Do this -> Swap "farthest" for "most distant" in everything from the line containing "Of the items" down to the end of the records, and write those lines out again with nothing else changed.

## begin

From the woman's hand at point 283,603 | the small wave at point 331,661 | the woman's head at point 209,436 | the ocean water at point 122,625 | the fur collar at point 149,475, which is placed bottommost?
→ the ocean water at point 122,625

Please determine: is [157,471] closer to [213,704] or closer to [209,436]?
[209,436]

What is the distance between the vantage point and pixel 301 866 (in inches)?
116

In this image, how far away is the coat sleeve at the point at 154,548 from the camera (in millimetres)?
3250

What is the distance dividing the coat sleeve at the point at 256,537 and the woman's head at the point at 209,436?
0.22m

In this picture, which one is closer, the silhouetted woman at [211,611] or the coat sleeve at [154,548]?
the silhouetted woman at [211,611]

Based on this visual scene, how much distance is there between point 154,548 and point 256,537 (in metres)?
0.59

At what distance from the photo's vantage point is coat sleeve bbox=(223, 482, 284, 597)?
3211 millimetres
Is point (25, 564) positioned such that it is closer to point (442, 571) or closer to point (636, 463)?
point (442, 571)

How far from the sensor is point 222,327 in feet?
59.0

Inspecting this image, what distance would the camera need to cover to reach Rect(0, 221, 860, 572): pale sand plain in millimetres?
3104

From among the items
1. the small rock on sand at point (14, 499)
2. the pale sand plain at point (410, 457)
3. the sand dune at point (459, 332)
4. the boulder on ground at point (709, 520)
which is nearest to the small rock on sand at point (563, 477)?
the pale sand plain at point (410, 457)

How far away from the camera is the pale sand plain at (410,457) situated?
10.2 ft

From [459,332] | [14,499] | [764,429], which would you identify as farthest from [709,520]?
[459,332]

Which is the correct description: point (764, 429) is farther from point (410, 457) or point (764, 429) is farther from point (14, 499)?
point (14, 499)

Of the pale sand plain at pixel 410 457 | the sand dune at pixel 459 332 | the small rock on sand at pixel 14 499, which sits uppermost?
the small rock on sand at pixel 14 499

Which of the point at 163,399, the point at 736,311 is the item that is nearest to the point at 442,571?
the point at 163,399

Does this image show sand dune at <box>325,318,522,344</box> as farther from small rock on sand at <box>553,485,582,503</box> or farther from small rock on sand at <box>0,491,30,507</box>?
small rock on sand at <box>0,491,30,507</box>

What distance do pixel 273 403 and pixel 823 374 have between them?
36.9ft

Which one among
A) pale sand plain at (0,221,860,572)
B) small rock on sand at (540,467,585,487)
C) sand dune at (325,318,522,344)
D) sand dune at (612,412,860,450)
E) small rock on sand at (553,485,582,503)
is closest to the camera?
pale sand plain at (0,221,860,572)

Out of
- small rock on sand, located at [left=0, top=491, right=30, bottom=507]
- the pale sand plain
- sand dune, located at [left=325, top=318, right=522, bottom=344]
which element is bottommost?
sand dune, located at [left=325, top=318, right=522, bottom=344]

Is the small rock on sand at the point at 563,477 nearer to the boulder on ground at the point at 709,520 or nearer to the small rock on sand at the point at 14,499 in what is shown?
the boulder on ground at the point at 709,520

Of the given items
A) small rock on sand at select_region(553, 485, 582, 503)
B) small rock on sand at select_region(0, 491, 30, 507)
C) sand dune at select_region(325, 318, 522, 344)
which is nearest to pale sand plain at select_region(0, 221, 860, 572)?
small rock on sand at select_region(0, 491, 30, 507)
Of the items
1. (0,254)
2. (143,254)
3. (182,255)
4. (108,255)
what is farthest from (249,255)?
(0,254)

## end

Exercise response ->
Of the items
1. (0,254)
2. (143,254)
3. (182,255)
4. (108,255)
what is most distant from (249,255)?
(0,254)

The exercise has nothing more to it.